Leave the pictures aside and give back every entry below word for word.

###

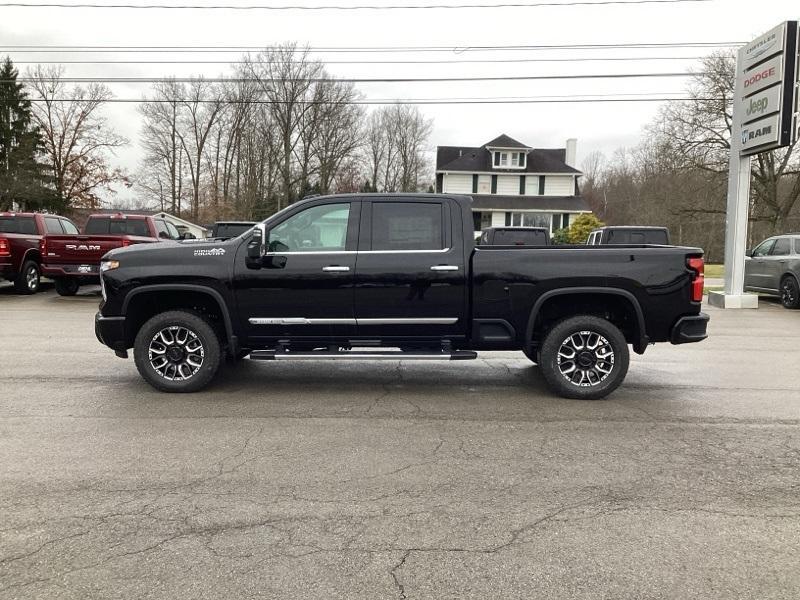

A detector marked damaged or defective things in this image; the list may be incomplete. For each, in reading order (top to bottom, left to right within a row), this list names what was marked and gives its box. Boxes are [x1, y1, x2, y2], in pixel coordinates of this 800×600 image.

cracked pavement [1, 284, 800, 596]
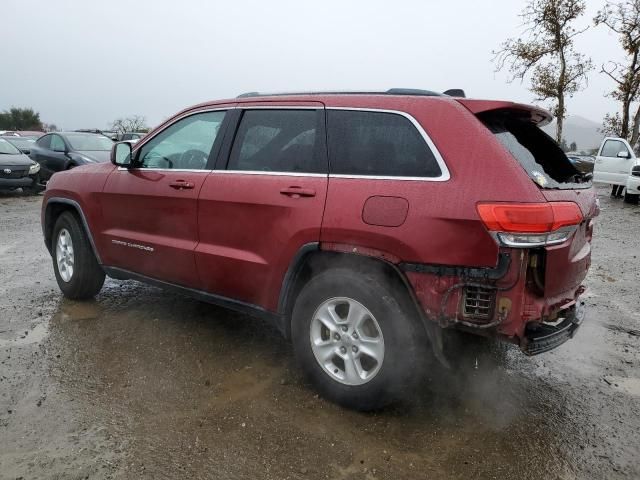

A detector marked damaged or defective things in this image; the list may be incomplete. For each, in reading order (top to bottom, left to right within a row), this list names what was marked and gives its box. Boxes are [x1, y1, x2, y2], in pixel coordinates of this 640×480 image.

missing rear bumper [520, 302, 584, 354]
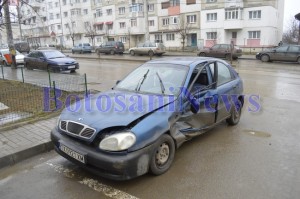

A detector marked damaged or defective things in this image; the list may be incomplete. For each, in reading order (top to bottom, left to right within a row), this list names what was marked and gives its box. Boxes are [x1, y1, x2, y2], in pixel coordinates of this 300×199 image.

damaged dark blue sedan [51, 57, 244, 180]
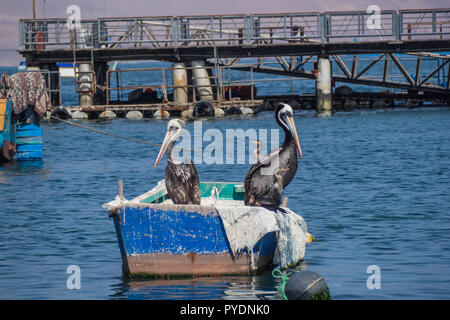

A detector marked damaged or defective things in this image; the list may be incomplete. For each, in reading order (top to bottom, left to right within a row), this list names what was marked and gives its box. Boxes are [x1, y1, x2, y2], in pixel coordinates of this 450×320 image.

rusty metal pier [16, 8, 450, 118]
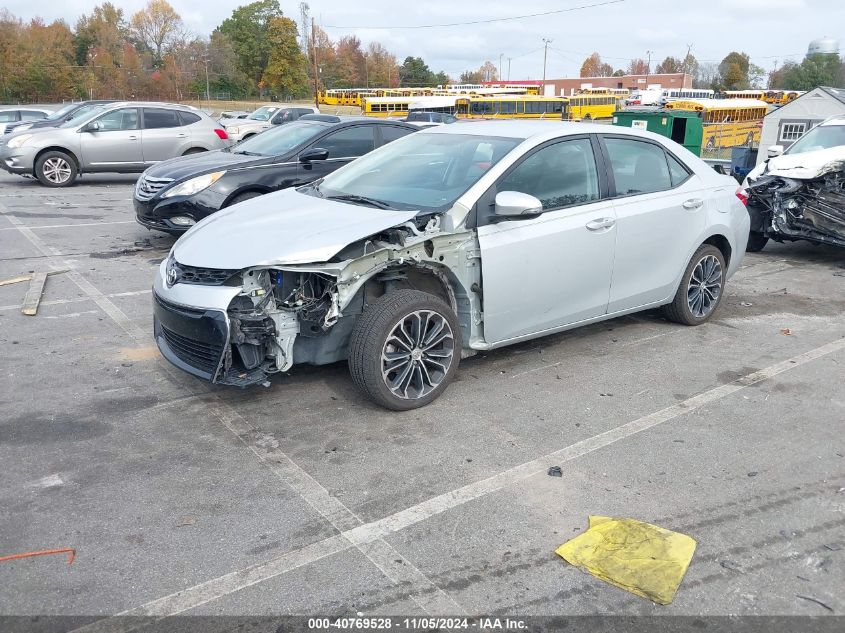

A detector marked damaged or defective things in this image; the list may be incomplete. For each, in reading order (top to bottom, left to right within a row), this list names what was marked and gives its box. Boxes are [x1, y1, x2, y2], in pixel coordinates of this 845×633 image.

car hood missing [172, 186, 418, 268]
damaged white car [152, 122, 744, 410]
damaged white car [740, 117, 840, 251]
front bumper damage [744, 158, 844, 247]
damaged front end [748, 162, 844, 248]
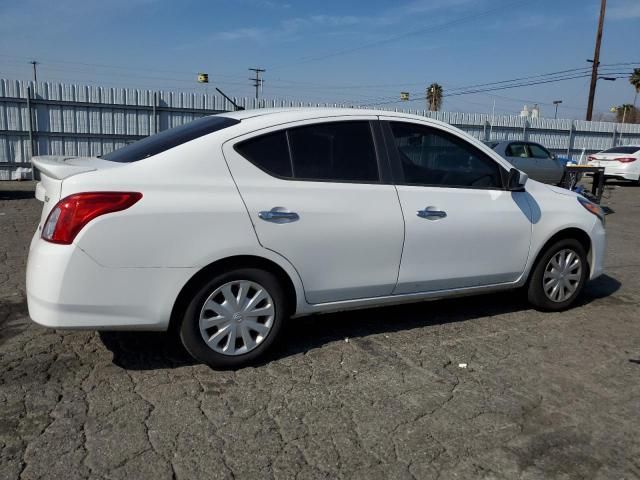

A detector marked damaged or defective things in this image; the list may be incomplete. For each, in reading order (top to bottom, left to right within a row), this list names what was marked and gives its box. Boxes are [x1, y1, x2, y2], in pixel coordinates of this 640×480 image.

cracked asphalt [1, 181, 640, 480]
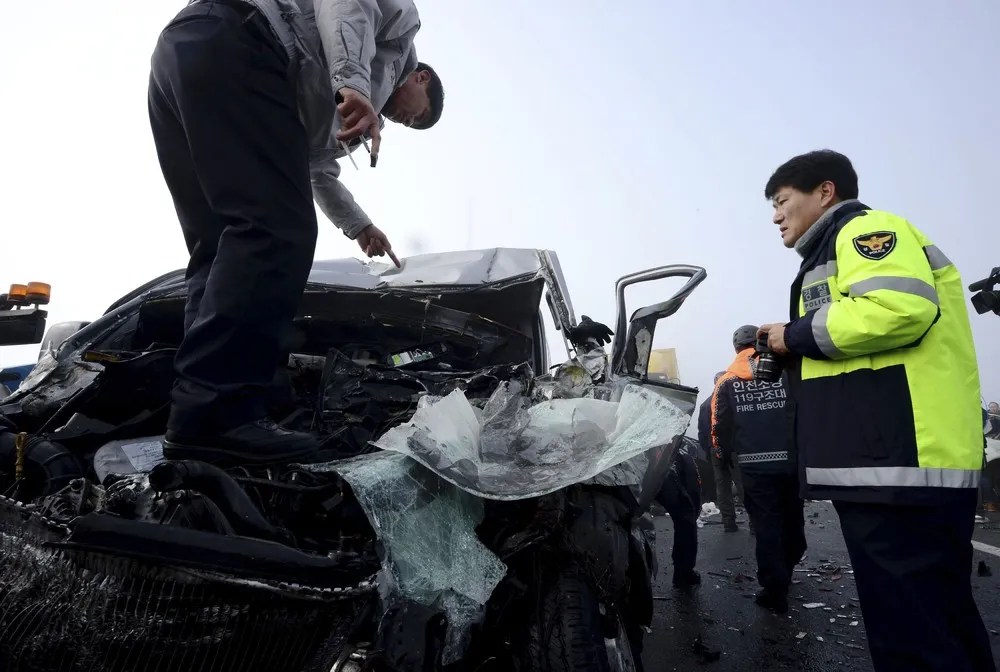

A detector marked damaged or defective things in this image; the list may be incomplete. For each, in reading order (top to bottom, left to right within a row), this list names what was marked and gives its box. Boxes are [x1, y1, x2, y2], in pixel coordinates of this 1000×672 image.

wrecked car [0, 249, 704, 672]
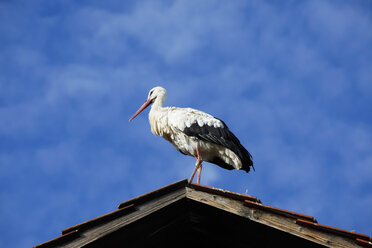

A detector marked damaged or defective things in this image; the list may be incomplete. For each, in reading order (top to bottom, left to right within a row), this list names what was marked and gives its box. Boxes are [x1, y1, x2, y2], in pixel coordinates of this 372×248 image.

rusty roof tile [189, 183, 262, 202]
rusty roof tile [244, 200, 316, 223]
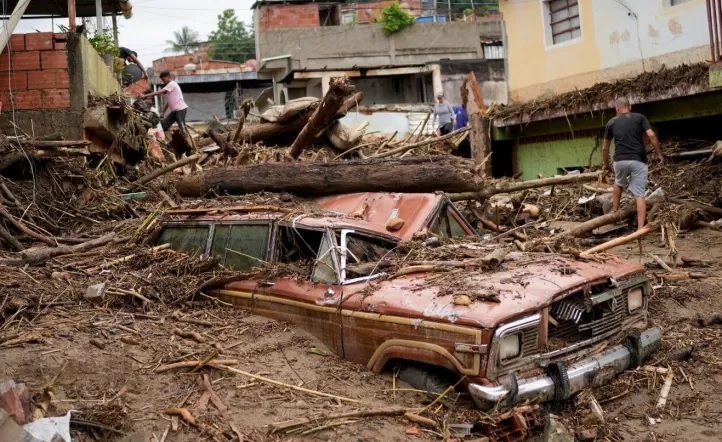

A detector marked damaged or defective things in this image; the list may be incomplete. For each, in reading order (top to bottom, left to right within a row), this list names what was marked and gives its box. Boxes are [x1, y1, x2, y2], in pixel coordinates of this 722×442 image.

damaged house [253, 0, 506, 135]
damaged house [486, 0, 716, 180]
broken concrete block [84, 284, 106, 304]
rusty car hood [340, 250, 644, 330]
broken concrete block [0, 380, 31, 424]
broken concrete block [544, 414, 572, 442]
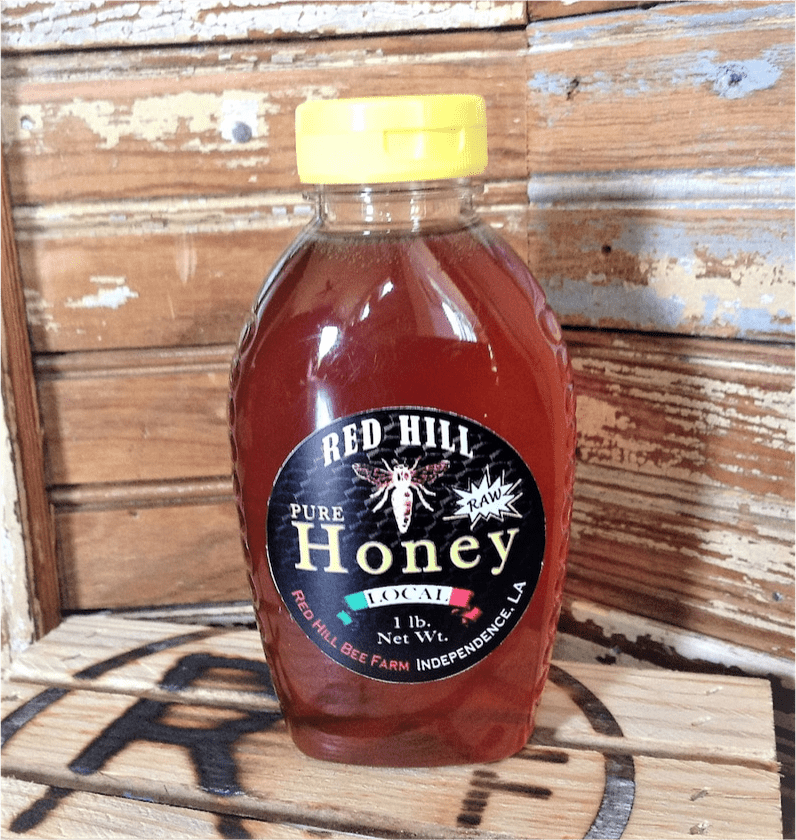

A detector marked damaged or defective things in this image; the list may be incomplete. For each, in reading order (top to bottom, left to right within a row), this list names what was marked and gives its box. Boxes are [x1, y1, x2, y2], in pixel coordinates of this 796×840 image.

branded burn mark [1, 636, 276, 840]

###

Written reply:
A detector marked damaged or defective things in this image; the list may be incomplete. For each, in reading order (top to bottom, left to right within a row), this list names what was marked and gives its box. Boxes are [x1, y1, x2, y2], in pixel coordinates of this 800×600 image.

cracked pavement [1, 284, 800, 596]

A detector marked damaged or defective things in this image; the list may be incomplete. For each, in reading order (top to bottom, left to right within a row), this list names what was marked and gives its box. Boxes are [x1, y1, x2, y2], in pixel coordinates of this 640×480 image.

missing rear bumper [520, 302, 584, 354]

A detector marked damaged or defective things in this image; the list may be incomplete. For each, in reading order (top to bottom, left to right within a row), this list names what was marked and gives its box. Boxes are [x1, y1, x2, y2], in pixel coordinates of this 300×199 image.

damaged dark blue sedan [51, 57, 244, 180]

A detector marked damaged or defective things in this image; the list may be incomplete. For each, in reading order (top to bottom, left to right within a row), this list names what was marked and gives its box. Boxes are [x1, y1, x2, y2], in pixel coordinates of this 450×320 image.

rusty metal pier [16, 8, 450, 118]

A detector marked damaged or defective things in this image; the list may be incomplete. For each, in reading order (top to bottom, left to right within a row), this list names what was marked and gives its box. Boxes are [x1, y1, x2, y2], in pixel coordinates of this 845×633 image.

car hood missing [172, 186, 418, 268]
damaged white car [152, 122, 744, 410]
damaged white car [740, 117, 840, 251]
front bumper damage [744, 158, 844, 247]
damaged front end [748, 162, 844, 248]

A detector marked damaged or defective things in this image; the list may be incomplete. For each, in reading order (top to bottom, left to right within a row), this list names what was marked and gives its box. Boxes are [x1, y1, x2, y2], in pixel coordinates of this 640×480 image.

cracked asphalt [1, 181, 640, 480]

A detector marked damaged or defective things in this image; the list may be incomplete. For each, in reading order (top to bottom, left to right within a row), this list names what was marked and gives its box. Boxes are [x1, y1, x2, y2], in pixel coordinates of this 1000×672 image.

wrecked car [0, 249, 704, 672]

A detector marked damaged or defective things in this image; the list may be incomplete. For each, in reading order (top to bottom, left to right within a row), this list names what was marked and gives its box. Boxes are [x1, y1, x2, y2], in pixel coordinates of this 372×248 image.

rusty roof tile [189, 183, 262, 202]
rusty roof tile [244, 200, 316, 223]

A detector marked damaged or defective things in this image; the list may be incomplete. For each, in reading order (top to bottom, left to right within a row), this list names what was marked and gives its box. Boxes are [x1, y1, x2, y2], in pixel coordinates of this 722×442 image.

damaged house [253, 0, 506, 135]
damaged house [486, 0, 716, 180]
broken concrete block [84, 284, 106, 304]
rusty car hood [340, 250, 644, 330]
broken concrete block [0, 380, 31, 424]
broken concrete block [544, 414, 572, 442]

A detector marked damaged or defective things in this image; the list may be incomplete. For each, in reading order (top to bottom, left to right within a row), this list names what was marked and gives its box. Boxes are [x1, y1, x2, y2], in pixel coordinates of this 796×840 image.

branded burn mark [1, 636, 276, 840]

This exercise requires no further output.